◆ PROBLEM STATEMENT ◆
Except for the images, repeat the entries below word for word.

(Stored items)

■ ■ ■

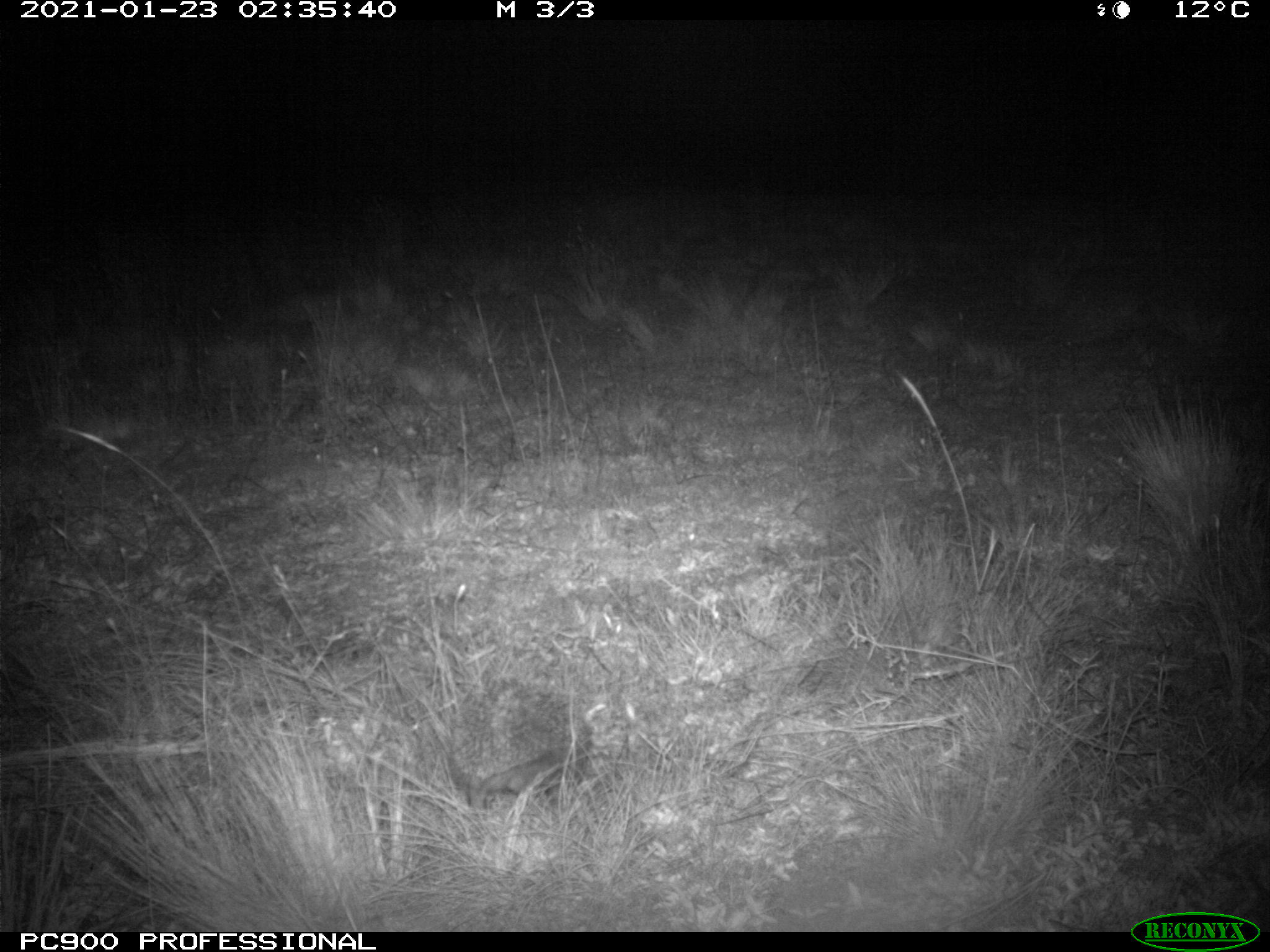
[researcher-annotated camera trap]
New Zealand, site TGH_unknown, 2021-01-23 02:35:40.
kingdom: Animalia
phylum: Chordata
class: Mammalia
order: Eulipotyphla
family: Erinaceidae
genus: Erinaceus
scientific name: Erinaceus europaeus europaeus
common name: european hedgehog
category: hedgehog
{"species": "hedgehog (european hedgehog) (Erinaceus europaeus europaeus)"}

■ ■ ■

◆ REPLY TO THE EXERCISE ◆
[researcher-annotated camera trap]
New Zealand, site TGH_unknown, 2021-01-23 02:35:40.
kingdom: Animalia
phylum: Chordata
class: Mammalia
order: Eulipotyphla
family: Erinaceidae
genus: Erinaceus
scientific name: Erinaceus europaeus europaeus
common name: european hedgehog
category: hedgehog
{"species": "hedgehog (european hedgehog) (Erinaceus europaeus europaeus)"}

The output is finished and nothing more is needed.